=== TEXTAUSZUG ===
━━━━━━━━━━━━━━━━

Im Herbst 1937 musste das Parteisekretariat der Sozialdemokraten in Troppau geschlossen werden, weil die Henlein-Leute das Sagen hatten und praktisch die Tätigkeit der Partei sehr, eingeschränkt wurde. Bei seinen politischen Gegnern war Zahel wegen seiner scharfen Angriffe auf das Naziregime bekannt. Die Familie siedelte nach Auflösung der DSAP nach Brünn/Brno über. Dort arbeitete Zahel als Dreher und Werkzeugschlosser in der Ersten Brünner Maschinenfabrik. Er arbeitete in der Rüstungsproduktion und führte als Manager bis zu dreißig tschechische Mitarbeiter. Zu seinen Aufgaben gehörte es auch, seinen Vorgesetzten die „Gründe“ für die Sabotage unter seinen Untergebenen zu erklären. So deckte er die absichtliche Produktion von Ausschuss in dem Rüstungsbetrieb. Auch seine Frau Maria fand in Brünn Arbeit und der Sohn Leo besuchte ein richtiges Gymnasium.

 

Schon vor Kriegsausbruch halfen die Zahels deutschen Flüchtlingen aus dem Reich und Österreich und knüpften Kontakte zu anderen antifaschistischen Deutschen aus Brünn. Die Befreiung durch die Rote Armee erlebte die Familie zusammen mit anderen Nachbarn aus der Umgebung in den Kellern.

━━━━━━━━━━━━━━━━

=== ERFASSTE DATEN ===
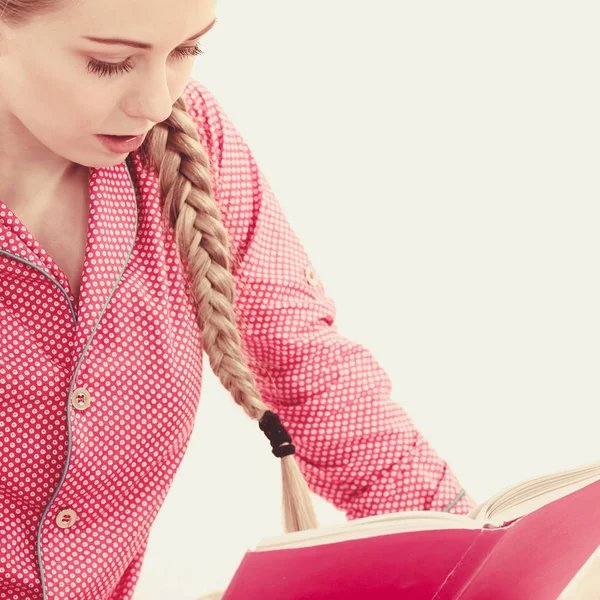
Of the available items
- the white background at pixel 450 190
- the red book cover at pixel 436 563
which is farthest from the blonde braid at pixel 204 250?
the white background at pixel 450 190

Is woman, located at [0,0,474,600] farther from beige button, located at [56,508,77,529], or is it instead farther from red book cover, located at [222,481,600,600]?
red book cover, located at [222,481,600,600]

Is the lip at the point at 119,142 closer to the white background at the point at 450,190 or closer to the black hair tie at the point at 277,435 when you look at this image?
the black hair tie at the point at 277,435

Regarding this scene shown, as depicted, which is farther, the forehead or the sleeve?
the sleeve

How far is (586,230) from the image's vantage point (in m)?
1.92

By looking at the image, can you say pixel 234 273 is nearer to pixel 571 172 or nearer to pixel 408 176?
pixel 408 176

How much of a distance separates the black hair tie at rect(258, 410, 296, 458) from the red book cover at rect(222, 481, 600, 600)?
219 millimetres

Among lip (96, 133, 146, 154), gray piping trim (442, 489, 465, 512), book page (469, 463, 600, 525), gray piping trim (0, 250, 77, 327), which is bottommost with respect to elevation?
gray piping trim (442, 489, 465, 512)

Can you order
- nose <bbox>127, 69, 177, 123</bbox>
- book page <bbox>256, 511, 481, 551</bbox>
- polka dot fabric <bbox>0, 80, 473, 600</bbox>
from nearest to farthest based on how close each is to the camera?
book page <bbox>256, 511, 481, 551</bbox> < nose <bbox>127, 69, 177, 123</bbox> < polka dot fabric <bbox>0, 80, 473, 600</bbox>

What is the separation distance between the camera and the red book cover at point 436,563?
697 millimetres

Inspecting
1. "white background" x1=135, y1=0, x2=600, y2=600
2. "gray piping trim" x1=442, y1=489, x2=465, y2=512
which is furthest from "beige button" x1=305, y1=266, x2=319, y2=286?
"white background" x1=135, y1=0, x2=600, y2=600

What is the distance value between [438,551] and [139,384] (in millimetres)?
343

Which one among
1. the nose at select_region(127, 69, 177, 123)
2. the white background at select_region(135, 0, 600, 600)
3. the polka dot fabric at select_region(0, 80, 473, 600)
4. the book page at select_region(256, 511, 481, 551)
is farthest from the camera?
the white background at select_region(135, 0, 600, 600)

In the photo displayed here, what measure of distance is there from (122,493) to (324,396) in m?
0.24

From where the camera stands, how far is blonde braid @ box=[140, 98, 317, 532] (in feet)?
3.14
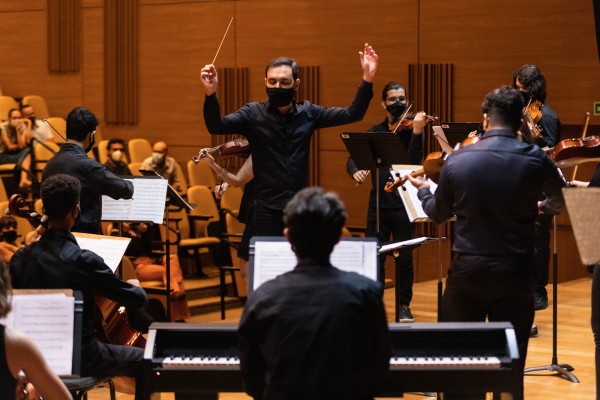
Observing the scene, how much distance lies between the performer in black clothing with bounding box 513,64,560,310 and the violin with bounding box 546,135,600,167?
575mm

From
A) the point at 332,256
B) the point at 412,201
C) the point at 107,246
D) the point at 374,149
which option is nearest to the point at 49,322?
the point at 107,246

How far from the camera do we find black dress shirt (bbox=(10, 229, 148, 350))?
395 centimetres

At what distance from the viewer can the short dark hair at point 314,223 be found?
282cm

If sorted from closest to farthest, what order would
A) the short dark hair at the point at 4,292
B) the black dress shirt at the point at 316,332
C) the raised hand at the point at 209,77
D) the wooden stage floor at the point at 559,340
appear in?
the black dress shirt at the point at 316,332, the short dark hair at the point at 4,292, the raised hand at the point at 209,77, the wooden stage floor at the point at 559,340

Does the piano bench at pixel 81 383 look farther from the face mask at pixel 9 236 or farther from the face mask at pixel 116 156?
the face mask at pixel 116 156

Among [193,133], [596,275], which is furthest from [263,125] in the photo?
[193,133]

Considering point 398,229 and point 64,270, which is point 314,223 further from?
point 398,229

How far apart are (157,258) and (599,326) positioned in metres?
4.35

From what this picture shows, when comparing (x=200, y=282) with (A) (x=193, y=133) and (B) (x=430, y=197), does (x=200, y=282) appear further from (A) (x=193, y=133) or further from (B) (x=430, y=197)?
(B) (x=430, y=197)

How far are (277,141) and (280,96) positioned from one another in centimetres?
22

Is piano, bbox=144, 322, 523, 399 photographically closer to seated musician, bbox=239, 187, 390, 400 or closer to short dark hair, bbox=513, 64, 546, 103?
seated musician, bbox=239, 187, 390, 400

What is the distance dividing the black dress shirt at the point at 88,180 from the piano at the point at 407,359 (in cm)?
220

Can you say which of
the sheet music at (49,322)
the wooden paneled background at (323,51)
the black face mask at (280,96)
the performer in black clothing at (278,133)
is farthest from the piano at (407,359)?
the wooden paneled background at (323,51)

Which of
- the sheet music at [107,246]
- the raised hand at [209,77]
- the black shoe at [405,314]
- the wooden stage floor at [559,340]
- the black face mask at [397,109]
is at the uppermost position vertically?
the raised hand at [209,77]
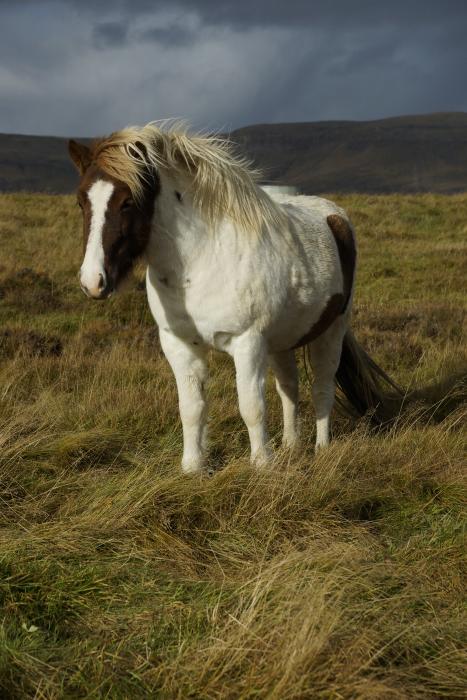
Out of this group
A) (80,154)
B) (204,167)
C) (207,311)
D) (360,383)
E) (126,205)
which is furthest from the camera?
(360,383)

━━━━━━━━━━━━━━━━

=== AUFGABEN ===
(A) Beantworte zum Text über die Familie Zahel diese Fragen:
(i) Wann musste das Parteisekretariat der Sozialdemokraten in Troppau geschlossen werden?
(ii) Wie viele tschechische Mitarbeiter führte Zahel in der Ersten Brünner Maschinenfabrik höchstens?
(iii) Wo erlebte die Familie die Befreiung durch die Rote Armee?
(B) Führe den Text über die Familie Zahel nach seinem letzten Satz weiter.
Die Zeilen braucht man hier nicht.

=== LÖSUNGEN ===
(A)
(i) Im Herbst 1937.
(ii) Bis zu dreißig.
(iii) In den Kellern, zusammen mit anderen Nachbarn aus der Umgebung.

(B)
Die Zahels waren entschiedene Gegner des Nationalsozialismus und sahen nicht ein, dass sie in Gefahr waren. Der Schock war deshalb groß, als ein junger Mann mit roter Armbinde Leo Zahel sen. auf dem Weg zur Arbeit anhielt und fragte, ob er Deutscher sei. Der sagte ja, woraufhin der junge Mann ihn festnahm. Er brachte ihn ins Gefängnis, in die Schlafsäle es Kounic-Kollegs, wo er eingesperrt wurde.

 

Maria Zahel versuchte, ihrem Mann zu helfen, suchte nach einem Fürsprecher, musste aber bald auch für sich und ihren Sohn sorgen. Beide wurden zur Zwangsarbeit einberufen. Mutter für die Gartenarbeit und Sohn für die Müllbeseitigung. Am 30. Mai kam der Aufruf, sich bis zum Abend auf der Polizeiwache zu melden, da man sie ins Lager bringen würde, um zu überprüfen, wer von den Brünner Deutschen Nazis sei und wer nicht. Leos Mutter packte Kleidung und Lebensmittel und meldete sich mit ihrem Sohn zur vereinbarten Zeit bei der örtlichen Polizei. Sie wurden hier registriert und Maria Zahel musste die Schlüssel für die Wohnung abgeben. Ohne Angabe eines Ziels marschierten sie mit den anderen von Brünn aus Richtung Süden.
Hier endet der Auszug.